§ Try it: Word-for-word transcription needed. Include every entry below but no pictures.

§ The data:
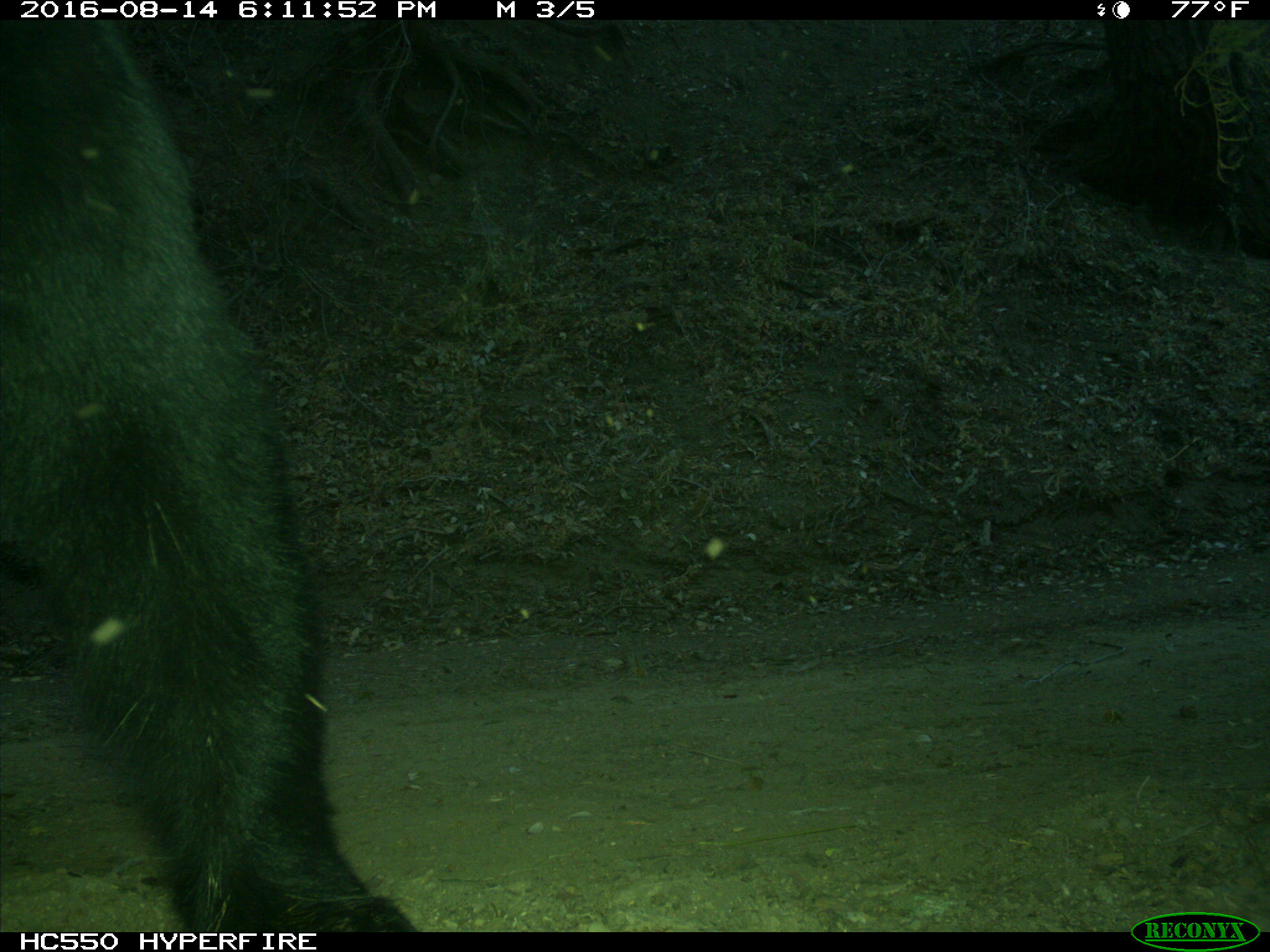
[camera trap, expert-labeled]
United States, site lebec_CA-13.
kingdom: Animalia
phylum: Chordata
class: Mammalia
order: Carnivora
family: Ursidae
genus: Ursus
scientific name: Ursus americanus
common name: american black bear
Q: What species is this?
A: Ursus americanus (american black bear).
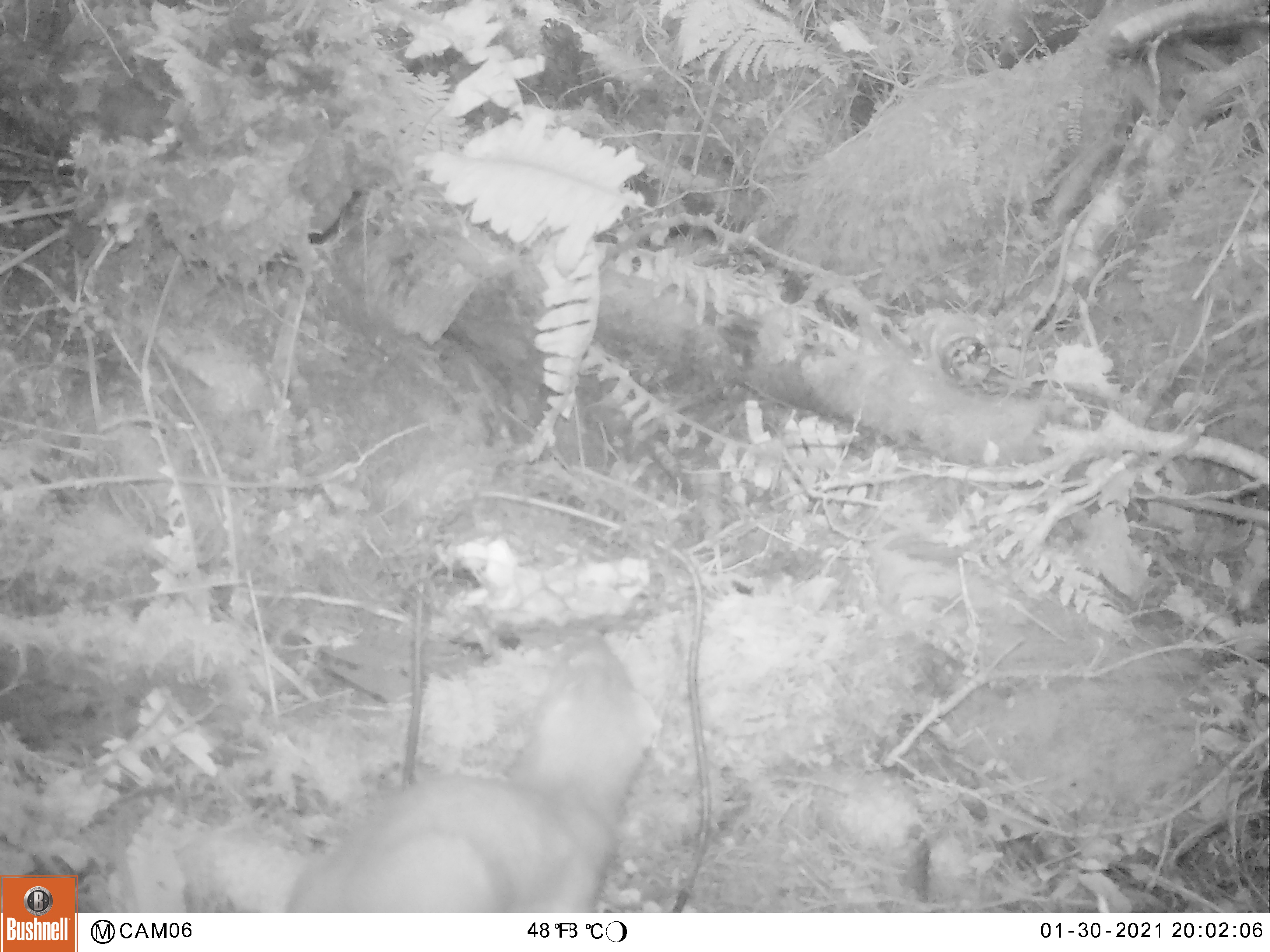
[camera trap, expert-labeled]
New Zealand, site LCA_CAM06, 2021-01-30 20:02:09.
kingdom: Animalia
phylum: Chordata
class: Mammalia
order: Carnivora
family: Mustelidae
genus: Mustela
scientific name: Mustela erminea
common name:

§ Expected answer:
[camera trap, expert-labeled]
United States, site lebec_CA-13.
kingdom: Animalia
phylum: Chordata
class: Mammalia
order: Carnivora
family: Ursidae
genus: Ursus
scientific name: Ursus americanus
common name: american black bear
Q: What species is this?
A: Ursus americanus (american black bear).
[camera trap, expert-labeled]
New Zealand, site LCA_CAM06, 2021-01-30 20:02:09.
kingdom: Animalia
phylum: Chordata
class: Mammalia
order: Carnivora
family: Mustelidae
genus: Mustela
scientific name: Mustela erminea
common name:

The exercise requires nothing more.